## START PASSAGE SHOWN

3rd-Eden / useragent

Useragent parser for Node.js, ported from browserscope.org
MIT License
897 stars 137 forks source link

Fix parsing Issue 63 https://github.com/3rd-Eden/useragent/issues/63 #79

Open User4martin opened 9 years ago

User4martin commented 9 years ago

Proposed solution to issue 63.

Tested with nearly 3000 agents. (using updated reg-ex)

  CloudyTabs/1.4 CFNetwork/720.1.1 Darwin/14.0.0 (x86_64)
  Safari/10600.4.10.7 CFNetwork/720.2.4 Darwin/14.1.0 (x86_64)
  com.apple.WebKit.WebContent/10600.4.8 CFNetwork/720.2.5 Darwin/14.1.1 (x86_64)

used to be "Mac OS X" version: 10 are now "Mac OS X" version: Network

   MobileSafari/600.1.4 CFNetwork/711.0.6 Darwin/14.0.0  
   Twitter/6.18.3 CFNetwork/711.0.6 Darwin/14.0.0
   Web/1.0 CFNetwork/711.1.12 Darwin/14.0.0

used to be "iOS version: 7 (or 8) are now "iOS" version: Network

The version is wrong. This is because, I kept the behaviour of using the 2nd, 3rd and 4th match, if there is no "os_v1_replacement" (see file update.js, last argument to getReplacement())

## END PASSAGE SHOWN

DIRECTIONS:
(A) List every user-agent string quoted in the useragent pull request.
(B) Write the next part of the useragent pull request, starting right after its final sentence.

## START RECORDS SHOWN

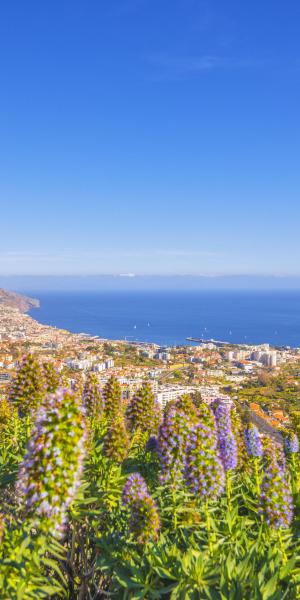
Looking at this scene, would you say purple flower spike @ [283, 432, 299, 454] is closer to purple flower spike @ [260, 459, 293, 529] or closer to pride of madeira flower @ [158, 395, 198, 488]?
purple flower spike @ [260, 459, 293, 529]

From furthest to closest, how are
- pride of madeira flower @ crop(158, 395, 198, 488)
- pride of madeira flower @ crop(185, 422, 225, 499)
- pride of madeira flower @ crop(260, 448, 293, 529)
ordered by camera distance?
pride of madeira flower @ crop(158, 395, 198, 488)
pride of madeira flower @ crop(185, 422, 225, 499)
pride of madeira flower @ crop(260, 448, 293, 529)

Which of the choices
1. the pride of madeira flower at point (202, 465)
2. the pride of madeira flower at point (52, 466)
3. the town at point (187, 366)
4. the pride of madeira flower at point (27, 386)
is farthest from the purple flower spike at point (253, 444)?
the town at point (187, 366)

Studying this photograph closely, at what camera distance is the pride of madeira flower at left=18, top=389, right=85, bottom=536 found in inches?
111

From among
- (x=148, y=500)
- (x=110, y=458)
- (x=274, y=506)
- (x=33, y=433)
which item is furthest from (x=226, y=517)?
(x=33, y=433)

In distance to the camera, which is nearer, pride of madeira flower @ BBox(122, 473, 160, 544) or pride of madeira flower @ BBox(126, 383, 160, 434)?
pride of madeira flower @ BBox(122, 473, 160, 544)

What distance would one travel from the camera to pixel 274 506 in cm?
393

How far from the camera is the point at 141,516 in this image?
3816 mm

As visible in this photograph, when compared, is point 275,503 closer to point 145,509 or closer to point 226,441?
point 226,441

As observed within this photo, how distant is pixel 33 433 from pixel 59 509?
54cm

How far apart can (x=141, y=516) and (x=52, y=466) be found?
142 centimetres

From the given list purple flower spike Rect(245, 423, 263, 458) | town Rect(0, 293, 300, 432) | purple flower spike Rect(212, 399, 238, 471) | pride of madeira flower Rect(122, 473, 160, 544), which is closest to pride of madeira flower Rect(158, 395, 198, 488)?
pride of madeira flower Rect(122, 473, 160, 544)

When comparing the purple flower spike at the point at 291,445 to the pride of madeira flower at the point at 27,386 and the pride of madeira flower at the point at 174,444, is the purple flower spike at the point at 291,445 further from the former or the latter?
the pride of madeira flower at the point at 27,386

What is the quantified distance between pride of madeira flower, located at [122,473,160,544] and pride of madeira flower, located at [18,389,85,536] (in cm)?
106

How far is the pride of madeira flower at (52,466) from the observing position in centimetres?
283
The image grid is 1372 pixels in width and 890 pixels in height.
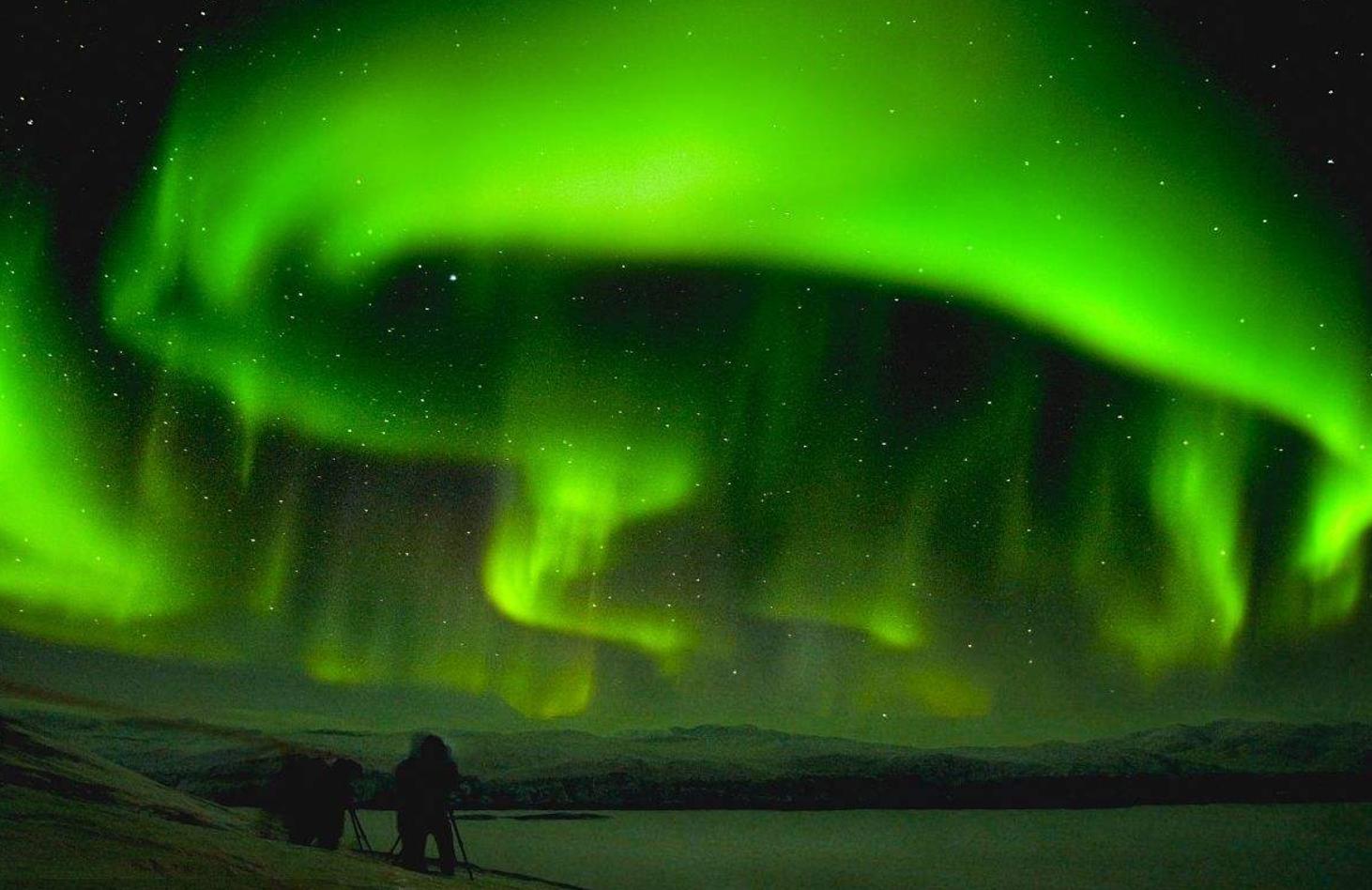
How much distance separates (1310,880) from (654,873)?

## END RECORDS SHOWN

TASK ANSWERS:
(A)
CloudyTabs/1.4 CFNetwork/720.1.1 Darwin/14.0.0 (x86_64)
Safari/10600.4.10.7 CFNetwork/720.2.4 Darwin/14.1.0 (x86_64)
com.apple.WebKit.WebContent/10600.4.8 CFNetwork/720.2.5 Darwin/14.1.1 (x86_64)
MobileSafari/600.1.4 CFNetwork/711.0.6 Darwin/14.0.0
Twitter/6.18.3 CFNetwork/711.0.6 Darwin/14.0.0
Web/1.0 CFNetwork/711.1.12 Darwin/14.0.0

(B)
Most of them only have "os_replacement":

  - regex: '(CFNetwork)/(5)48\.0\.3.* Darwin/11\.0\.0'
    os_replacement: 'iOS'
  - regex: '(CFNetwork)/(5)48\.(0)\.4.* Darwin/(1)1\.0\.0'
    os_replacement: 'iOS'

Quit a lot of changes. the data is now much better allocated to

  ua.device.family
  ua.device.major
  ua.device.minor

Some example for changes (old => new)

iPhone5,2 / 0 / 0 => Apple / iPhone5,2 / 0       // applies to all iPad, ipod, IPhone
XT1068 / 0 / 0 => Motorola / XT1068 / 0
Samsung SM-T805 / 0 / 0 => Samsung / SM-T805 / 0
Lumia 925 / 0 / 0 => Nokia / Lumia 925 / 0
D6503 / 0 / 0 => Sony / D6503 / 0
BlackBerry 9000 / 0 / 0 => BlackBerry / 9000 / 0
LG- / E610 / 0 => LG / E610 / 0
Kindle Fire / 0 / 0 => Amazon / Kindle Fire / 0
R831K / 0 / 0 => Generic_Android / R831K / 0
ONE TOUCH 4015D / 0 / 0 => Generic_Android / ONE TOUCH 4015D / 0
ALCATEL ONE TOUCH 4030X / 0 / 0 => Generic_Android / ALCATEL ONE TOUCH 4030X / 0

Nokia / 0 / C1-01 => Nokia / C1-01 / C1-01 

The Nokia now has some duplication. Probably due to keeping $2, $3, $4 / see above

3rd-Eden commented 9 years ago

It looks great, but I do wonder about the potential performance impact of the newly introduced function call.

User4martin commented 9 years ago

replaceRegExResult() is only called once when a user-agent is found. And then up to 2 extra times, when "os" or "device" are accessed.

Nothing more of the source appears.